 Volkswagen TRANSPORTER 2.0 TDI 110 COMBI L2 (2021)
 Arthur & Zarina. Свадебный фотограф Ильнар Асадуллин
- - - - -
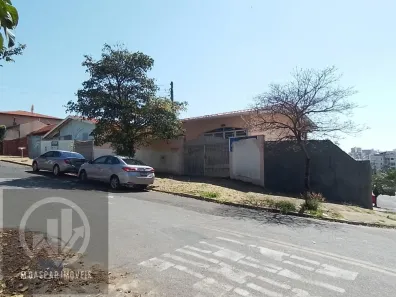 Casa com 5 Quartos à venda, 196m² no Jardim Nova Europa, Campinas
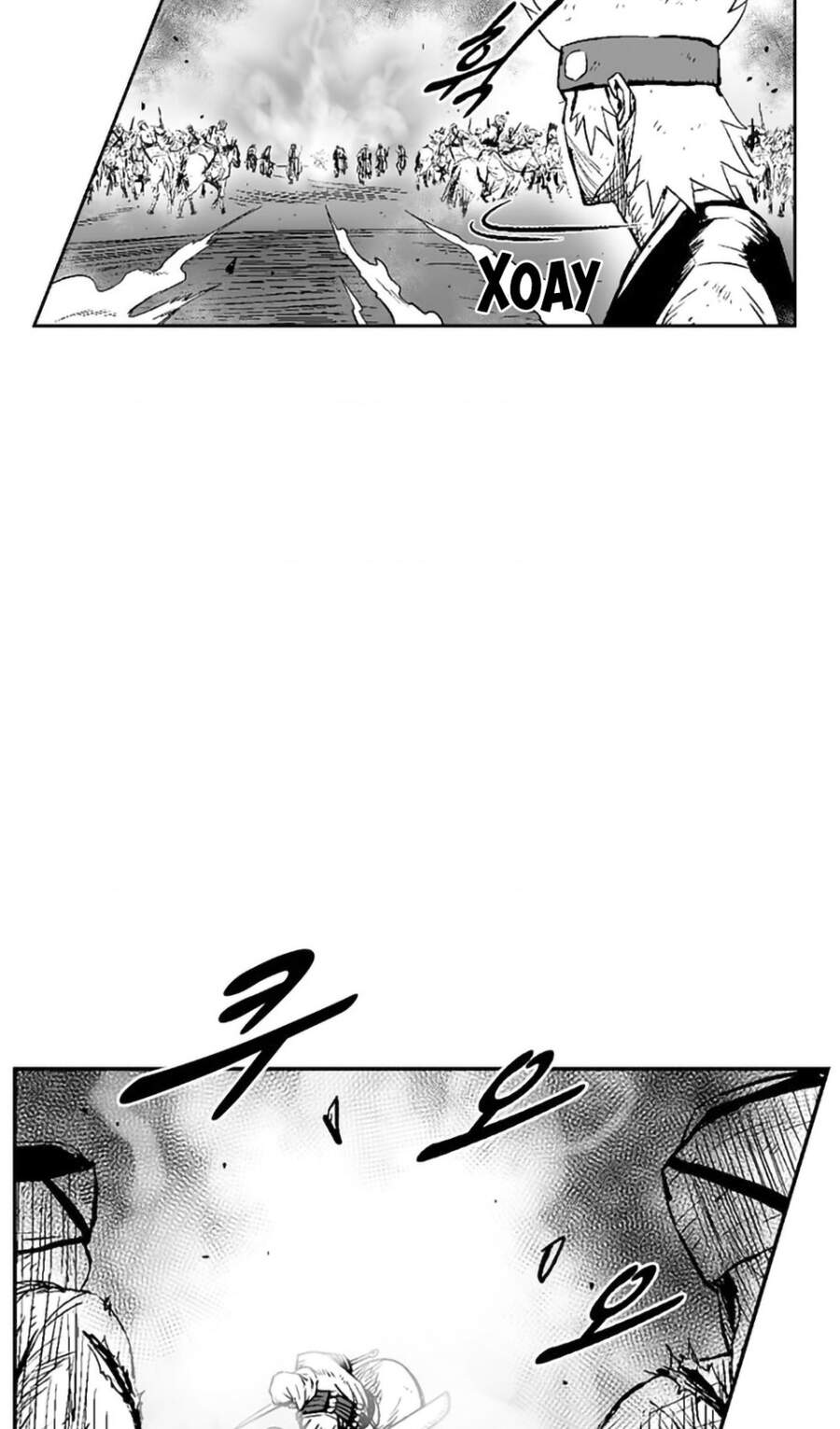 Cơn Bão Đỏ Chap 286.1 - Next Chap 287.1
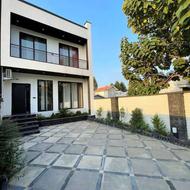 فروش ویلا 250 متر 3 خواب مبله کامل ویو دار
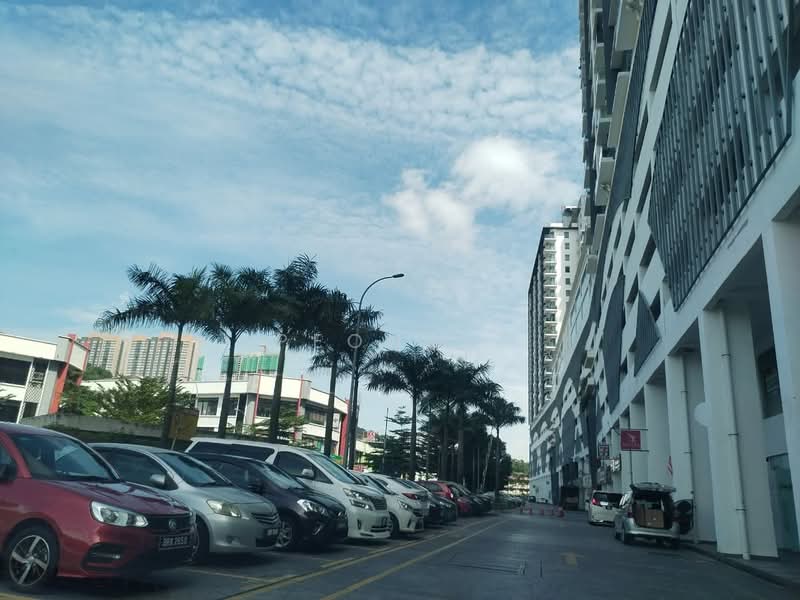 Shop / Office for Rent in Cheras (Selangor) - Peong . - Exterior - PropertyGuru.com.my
- - - - -
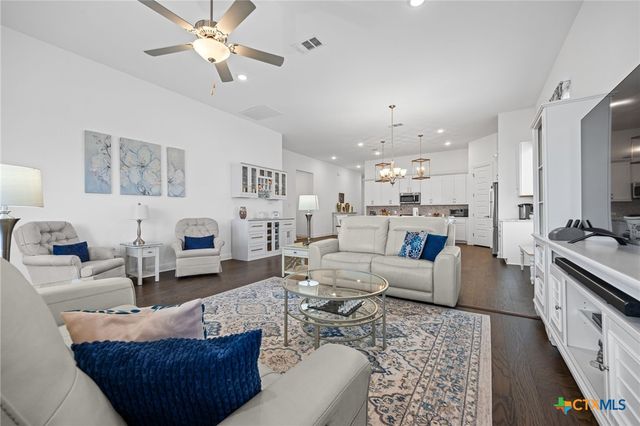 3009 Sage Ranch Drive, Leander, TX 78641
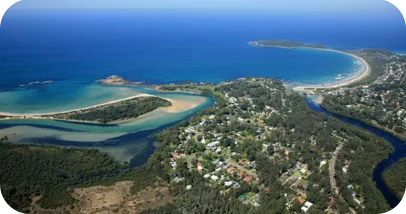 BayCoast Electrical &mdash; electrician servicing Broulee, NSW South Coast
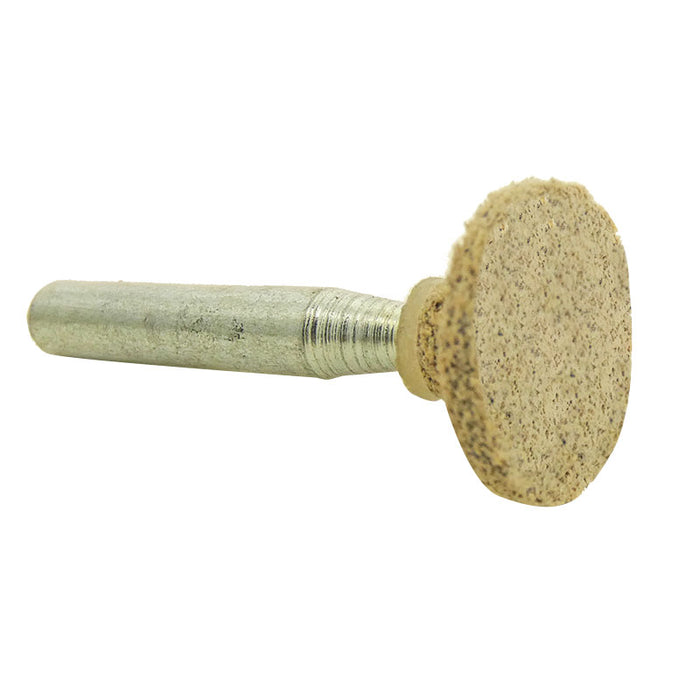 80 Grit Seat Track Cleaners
- - - - -
■ ABOUT THIS TASK: Within the listing above, the lines from the one with "3009 Sage Ranch Drive, Leander, TX 78641" through the one with "80 Grit Seat Track Cleaners" are to be given again word for word. Do not include pictures.

■ RESPONSE AREA:
 3009 Sage Ranch Drive, Leander, TX 78641
 BayCoast Electrical &mdash; electrician servicing Broulee, NSW South Coast
 80 Grit Seat Track Cleaners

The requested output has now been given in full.